Home | About | Sematext search-lucene.com search-hadoop.com
 Search Hadoop and all its subprojects:

Switch to Threaded View
Pig, mail # user - Unable to load data using PigStorage that was previously stored using PigStorage


Copy link to this message
-
Re: Unable to load data using PigStorage that was previously stored using PigStorage
Ruslan Al-Fakikh 2013-04-17, 17:22
I am not sure whether you can convert a map to a tuple.
But I am curious about one thing:
your are trying to use 'b' as a Bag, right?

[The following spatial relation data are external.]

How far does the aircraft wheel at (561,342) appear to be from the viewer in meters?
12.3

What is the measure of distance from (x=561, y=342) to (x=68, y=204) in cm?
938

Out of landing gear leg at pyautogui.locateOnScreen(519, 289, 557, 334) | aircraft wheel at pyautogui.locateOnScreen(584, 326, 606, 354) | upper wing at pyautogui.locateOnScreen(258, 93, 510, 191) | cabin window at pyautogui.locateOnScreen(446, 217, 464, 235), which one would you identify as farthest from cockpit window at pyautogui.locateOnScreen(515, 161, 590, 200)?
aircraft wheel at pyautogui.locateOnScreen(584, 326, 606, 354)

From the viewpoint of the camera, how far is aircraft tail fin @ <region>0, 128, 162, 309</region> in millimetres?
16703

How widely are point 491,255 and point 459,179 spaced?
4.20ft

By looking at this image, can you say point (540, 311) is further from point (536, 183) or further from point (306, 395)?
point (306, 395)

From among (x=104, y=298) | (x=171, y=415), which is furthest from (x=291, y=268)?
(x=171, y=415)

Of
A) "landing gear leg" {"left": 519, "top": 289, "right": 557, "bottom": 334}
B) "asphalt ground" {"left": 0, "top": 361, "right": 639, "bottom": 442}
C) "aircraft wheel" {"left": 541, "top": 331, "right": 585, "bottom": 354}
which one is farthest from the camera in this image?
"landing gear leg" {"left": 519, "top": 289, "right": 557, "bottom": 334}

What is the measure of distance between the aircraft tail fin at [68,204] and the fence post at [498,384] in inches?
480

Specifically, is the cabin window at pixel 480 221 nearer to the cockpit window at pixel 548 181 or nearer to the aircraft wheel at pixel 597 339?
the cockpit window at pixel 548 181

Because FLATTEN needs it to be
a Bag I guess:
http://pig.apache.org/docs/r0.10.0/basic.html#flatten
But it seems that Pig thinks that b is a byte array:
java.lang.ClassCastException: org.apache.pig.data.DataByteArray cannot be
cast to org.apache.pig.data.DataBag
Can you do this?:
DESCRIBE B

I suppose it can look like a Bag in the output of DUMP, but I think Pig
doesn't know it is a Bag, maybe you'll need some kind of explicit cast?
On Wed, Apr 17, 2013 at 9:11 PM, Jerry Lam <[EMAIL PROTECTED]> wrote:

> Hi Rusian,
>
> I tried to debug each step already but no luck.
> I did a dump (dump B;) after B = foreach A generate document#'b' as b;
> I got {([c#11,d#22]),([c#33,d#44])}
> but it fails when I did C = foreach B generate flatten(b);
>
> I don't have controls over the input. It is passed as Map of Maps. I guess
> it makes lookup easier using a map with keys.
>
> Can I convert map to tuple?
>
> Best Regards,
>
> Jerry
>
>
>
> On Wed, Apr 17, 2013 at 11:57 AM, Ruslan Al-Fakikh <[EMAIL PROTECTED]
> >wrote:
>
> > Hi Jerry,
> >
> > I would recommend to debug the issue step by step. Just after this line:
> > A = load 'data.txt' as document:[];
> > and then right after that:
> > DESCRIBE A;
> > DUMP A;
> > and so on...
> >
> > To be honest I haven't used maps that much. Just curious, why did you
> > choose to use them? You can also use regular tuples for storing the
> > relations. Also you can store the tuples with a schema file.
> >
> > Ruslan
> >
> >
> > On Wed, Apr 17, 2013 at 5:28 AM, Jerry Lam <[EMAIL PROTECTED]> wrote:
> >
> > > Hi pig users,
> > >
> > > I tried to load data using PigStorage that was previously stored using
> > > PigStorage but it failed.
> > >
> > > Each line looks like this in the data file that is generated by
> > PigStorage:
> > > [a#hello,b#{([c#11,d#22]),([c#33,d#44])}]
> > >
> > > I did the following:
> > > A = load 'data.txt' as document:[];
> > > B = foreach A generate document#'b' as b;
> > > C = foreach B generate flatten(b);
> > > dump C;
> > >
> > > I expect to see the following output:
> > > ([c#11,d#22])
> > > ([c#33,d#44])
> > >
> > > Instead, I got:
> > > java.lang.ClassCastException: org.apache.pig.data.DataByteArray cannot
> be
> > > cast to org.apache.pig.data.DataBag
> > >
> > > Anyone encounters this problem before? How can I read the data back?
> > >
> > > Thanks,
> > >
> > > Jerry
> > >
> >
>